Quarantine Queries 6: Why does fruit rot on the tree?

We drove to New Mexico for some fresh air, family time, and a change of quarantine scenery. I wanted to do some writing this week but have been in a bit of a dry spell. 
As I wandered about, observing my new surroundings, I found a peach tree. I noticed some rotting fruit still on the tree. As I stood and contemplated this (as someone who usually only gets to see fruit from a grocery store), I felt God say, “Don’t let your fruit rot on the tree.”
I mulled this over and wondered about the application.

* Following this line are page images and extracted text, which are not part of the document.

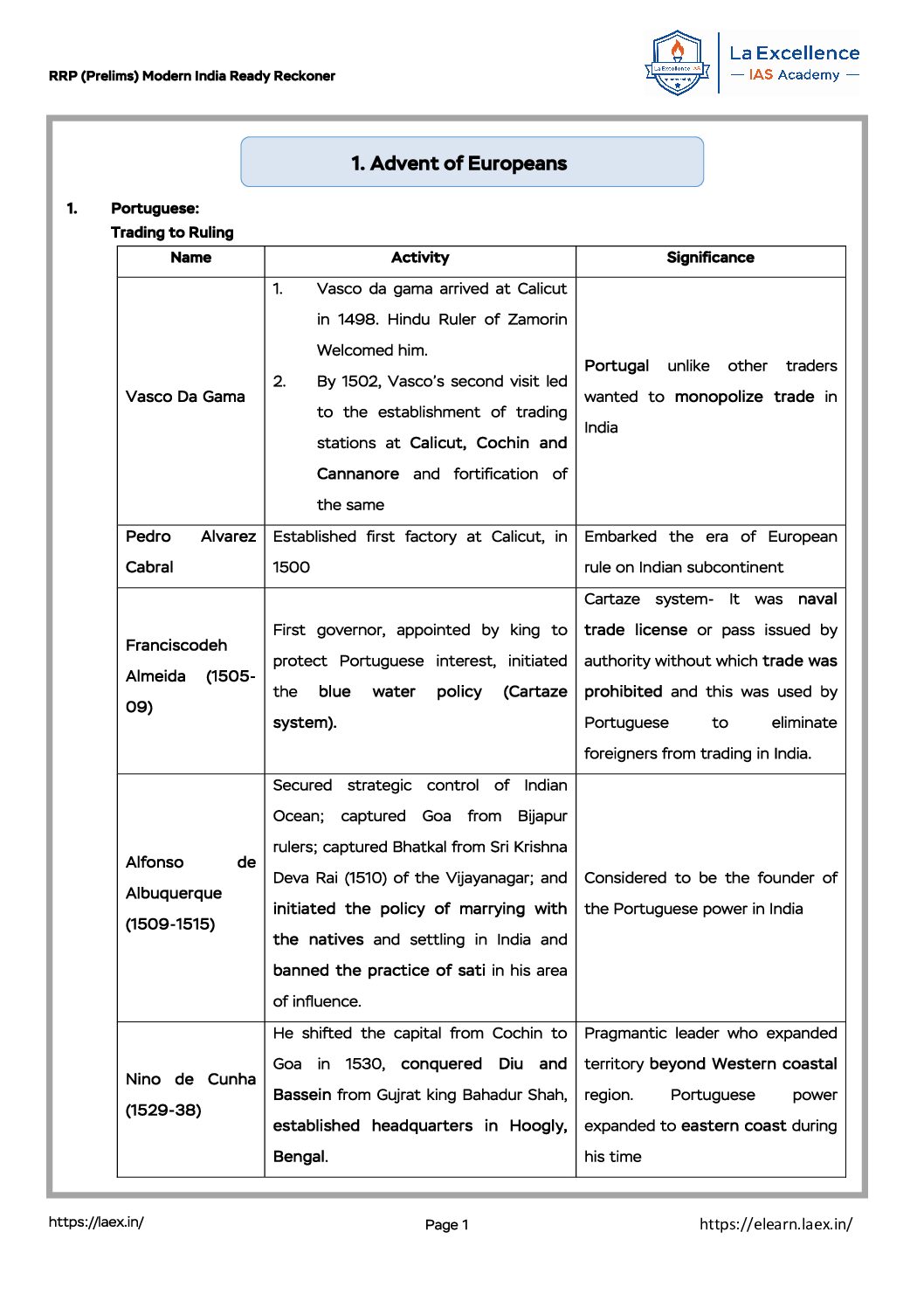 RRP (Prelims) Modern India Ready Reckoner

La Excellence IAS

La Excellence
— IAS Academy —

1. Advent of Europeans

1. Portuguese:
Trading to Ruling

| Name | Activity | Significance |
|---|---|---|
| Vasco Da Gama | 1. Vasco da gama arrived at Calicut in 1498. Hindu Ruler of Zamorin Welcomed him. 2. By 1502, Vasco's second visit led to the establishment of trading stations at Calicut, Cochin and Cannanore and fortification of the same | Portugal unlike other traders wanted to monopolize trade in India |
| Pedro Alvarez Cabral | Established first factory at Calicut, in 1500 | Embarked the era of European rule on Indian subcontinent |
| Franciscodeh Almeida (1505-09) | First governor, appointed by king to protect Portuguese interest, initiated the blue water policy (Cartaze system). | Cartaze system- It was naval trade license or pass issued by authority without which trade was prohibited and this was used by Portuguese to eliminate foreigners from trading in India. |
| Alfonso de Albuquerque (1509-1515) | Secured strategic control of Indian Ocean; captured Goa from Bijapur rulers; captured Bhatkal from Sri Krishna Deva Rai (1510) of the Vijayanagar; and initiated the policy of marrying with the natives and settling in India and banned the practice of sati in his area of influence. | Considered to be the founder of the Portuguese power in India |
| Nino de Cunha (1529-38) | He shifted the capital from Cochin to Goa in 1530, conquered Diu and Bassein from Gujrat king Bahadur Shah, established headquarters in Hoogly, Bengal. | Pragmantic leader who expanded territory beyond Western coastal region. Portuguese power expanded to eastern coast during his time |

https://laex.in/ Page 1 https://elearn.laex.in/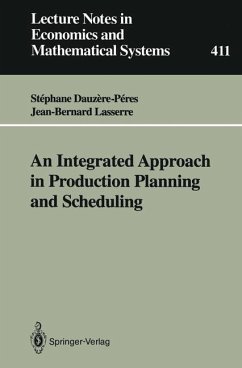 Lecture Notes in Economics and Mathematical Systems

411

Stéphane Dauzère-Péres
Jean-Bernard Lasserre

An Integrated Approach in Production Planning and Scheduling

Springer-Verlag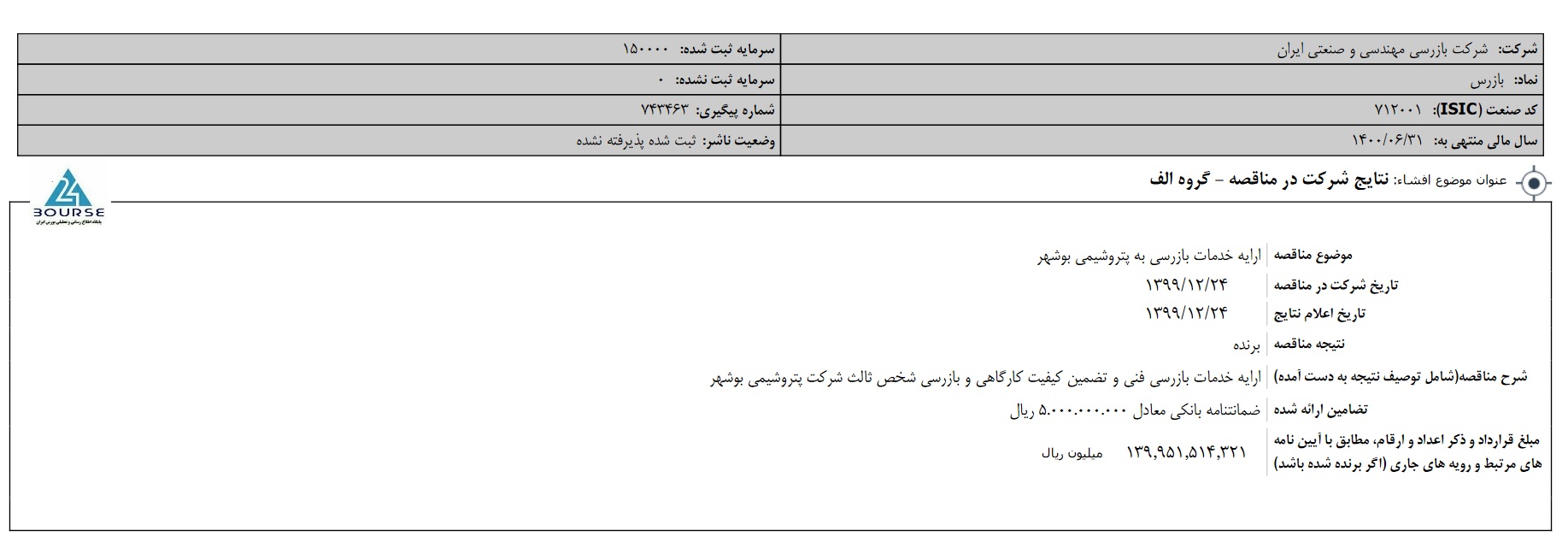 | شرکت: شرکت بازرسی مهندسی و صنعتی ایران | سرمایه ثبت شده: ۱۵۰۰۰۰ |
|---|---|
| نماد: بازرس | سرمایه ثبت نشده: ۰ |
| کد صنعت (ISIC): ۷۱۲۰۰۱ | شماره پیگیری: ۷۴۳۴۶۳ |
| سال مالی منتهی به: ۱۴۰۰/۰۶/۳۱ | وضعیت ناشر: ثبت شده پذیرفته نشده |

عنوان موضوع افشاء: نتایج شرکت در مناقصه - گروه الف

24 BOURSE
پایگاه اطلاع رسانی و تحلیلی بورس ایران

| موضوع مناقصه | ارایه خدمات بازرسی به پتروشیمی بوشهر |
|---|---|
| تاریخ شرکت در مناقصه | ۱۳۹۹/۱۲/۲۴ |
| تاریخ اعلام نتایج | ۱۳۹۹/۱۲/۲۴ |
| نتیجه مناقصه | برنده |
| شرح مناقصه(شامل توصیف نتیجه به دست آمده) | ارایه خدمات بازرسی فنی و تضمین کیفیت کارگاهی و بازرسی شخص ثالث شرکت پتروشیمی بوشهر |
| تضامین ارائه شده | ضمانتنامه بانکی معادل ۵.۰۰۰.۰۰۰.۰۰۰ ریال |
| مبلغ قرارداد و ذکر اعداد و ارقام، مطابق با آیین نامه های مرتبط و رویه های جاری (اگر برنده شده باشد) | ۱۳۹,۹۵۱,۵۱۴,۳۲۱ میلیون ریال |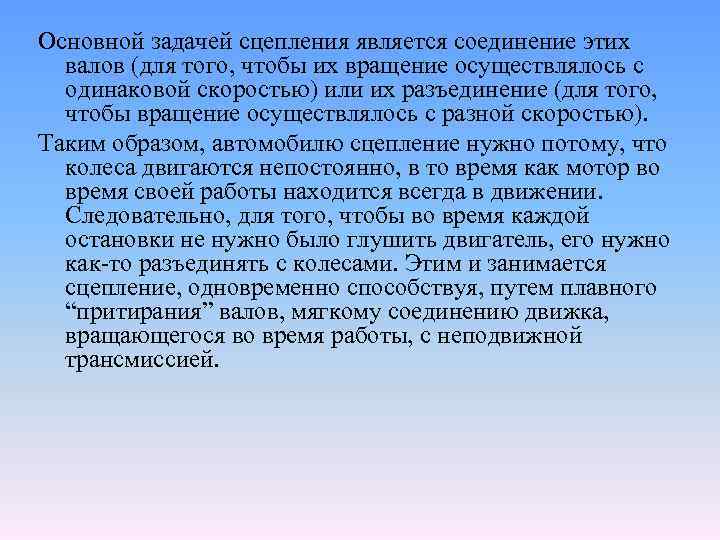 Основной задачей сцепления является соединение этих валов (для того, чтобы их вращение осуществлялось с одинаковой скоростью) или их разъединение (для того, чтобы вращение осуществлялось с разной скоростью).

Таким образом, автомобилю сцепление нужно потому, что колеса двигаются непостоянно, в то время как мотор во время своей работы находится всегда в движении. Следовательно, для того, чтобы во время каждой остановки не нужно было глушить двигатель, его нужно как-то разъединять с колесами. Этим и занимается сцепление, одновременно способствуя, путем плавного “притирания” валов, мягкому соединению движка, вращающегося во время работы, с неподвижной трансмиссией.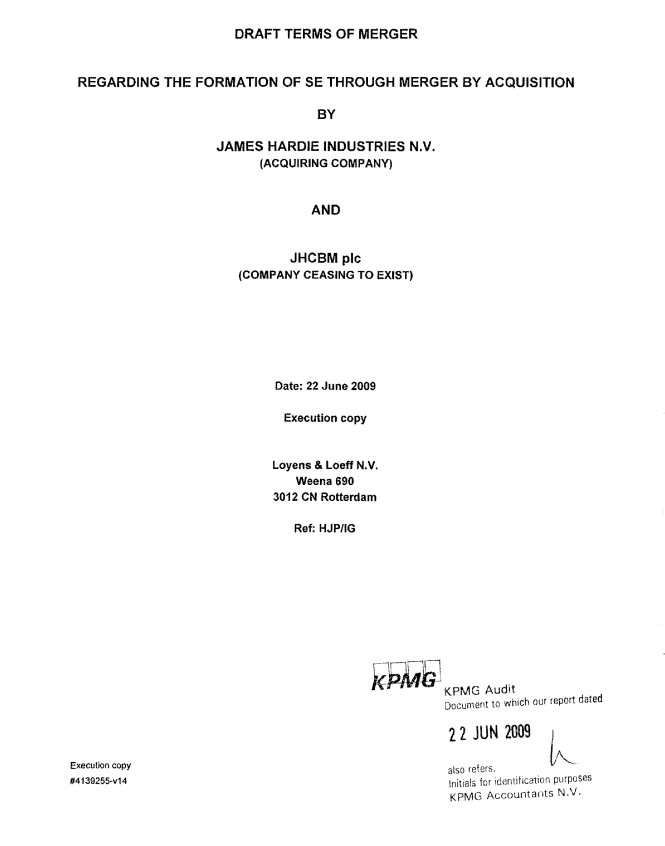 DRAFT TERMS OF MERGER

REGARDING THE FORMATION OF SE THROUGH MERGER BY ACQUISITION

BY

JAMES HARDIE INDUSTRIES N.V.
(ACQUIRING COMPANY)

AND

JHCBM plc
(COMPANY CEASING TO EXIST)

Date: 22 June 2009

Execution copy

Loyens & Loeff N.V.
Weena 690
3012 CN Rotterdam

Ref: HJP/IG

KPMG
KPMG Audit
Document to which our report dated

22 JUN 2009

also refers.
Initials for identification purposes
KPMG Accountants N.V.

Execution copy
#4139255-v14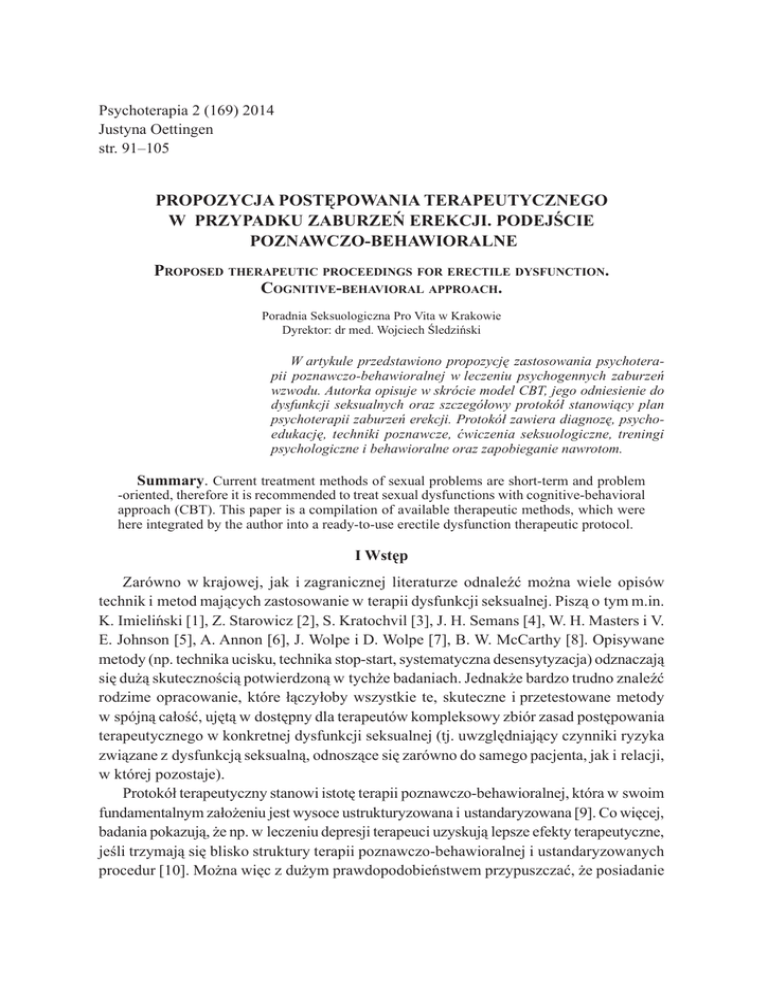 Psychoterapia 2 (169) 2014
Justyna Oettingen
str. 91–105

PROPOZYCJA POSTĘPOWANIA TERAPEUTYCZNEGO W PRZYPADKU ZABURZEŃ EREKCJI. PODEJŚCIE POZNAWCZO-BEHAWIORALNE

Proposed therapeutic proceedings for erectile dysfunction. Cognitive-behavioral approach.

Poradnia Seksuologiczna Pro Vita w Krakowie
Dyrektor: dr med. Wojciech Śledziński

W artykule przedstawiono propozycję zastosowania psychoterapii poznawczo-behawioralnej w leczeniu psychogennych zaburzeń wzwodu. Autorka opisuje w skrócie model CBT, jego odniesienie do dysfunkcji seksualnych oraz szczegółowy protokół stanowiący plan psychoterapii zaburzeń erekcji. Protokół zawiera diagnozę, psychoedukację, techniki poznawcze, ćwiczenia seksuologiczne, treningi psychologiczne i behawioralne oraz zapobieganie nawrotom.

Summary. Current treatment methods of sexual problems are short-term and problem -oriented, therefore it is recommended to treat sexual dysfunctions with cognitive-behavioral approach (CBT). This paper is a compilation of available therapeutic methods, which were here integrated by the author into a ready-to-use erectile dysfunction therapeutic protocol.

I Wstęp

Zarówno w krajowej, jak i zagranicznej literaturze odnaleźć można wiele opisów technik i metod mających zastosowanie w terapii dysfunkcji seksualnej. Piszą o tym m.in. K. Imieliński [1], Z. Starowicz [2], S. Kratochvil [3], J. H. Semans [4], W. H. Masters i V. E. Johnson [5], A. Annon [6], J. Wolpe i D. Wolpe [7], B. W. McCarthy [8]. Opisywane metody (np. technika ucisku, technika stop-start, systematyczna desensytyzacja) odznaczają się dużą skutecznością potwierdzoną w tychże badaniach. Jednakże bardzo trudno znaleźć rodzime opracowanie, które łączyłoby wszystkie te, skuteczne i przetestowane metody w spójną całość, ujętą w dostępny dla terapeutów kompleksowy zbiór zasad postępowania terapeutycznego w konkretnej dysfunkcji seksualnej (tj. uwzględniający czynniki ryzyka związane z dysfunkcją seksualną, odnoszące się zarówno do samego pacjenta, jak i relacji, w której pozostaje).

Protokół terapeutyczny stanowi istotę terapii poznawczo-behawioralnej, która w swoim fundamentalnym założeniu jest wysoce ustrukturyzowana i ustandaryzowana [9]. Co więcej, badania pokazują, że np. w leczeniu depresji terapeuci uzyskują lepsze efekty terapeutyczne, jeśli trzymają się blisko struktury terapii poznawczo-behawioralnej i ustandaryzowanych procedur [10]. Można więc z dużym prawdopodobieństwem przypuszczać, że posiadanie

After a quick google search about fruit rotting on the tree, the first thing I read popped up from New Zealand Gardener and said, “You can protect stone fruit trees by pruning them in late summer during a dry spell.” Apparently a fungus can rot the fruit on the tree, which can be prevented by pruning appropriately.
Here I am, in a dry spell in late summer, apparently needing to be pruned. I’m relieved to know that this is really God’s work, not mine; all I have to do is allow God to do it. For me, this meant spending some time in contemplative prayer, opening myself up for God to do whatever needs to be done in me.
Sometimes we are planting seeds or in the early stages of watching and waiting for the growth to spring up from the hidden places. Other times we bear much fruit, and still others, we have fruit that begins to rot on the tree and may need a good pruning. May we be ever watchful and allow God to search us and know us, tending to our hearts however God sees fit. Wherever we are in the process, everything belongs. This is God’s work to do in us if we will just make ourselves available. 
“… every branch that does bear fruit he prunes, that it may bear more fruit.”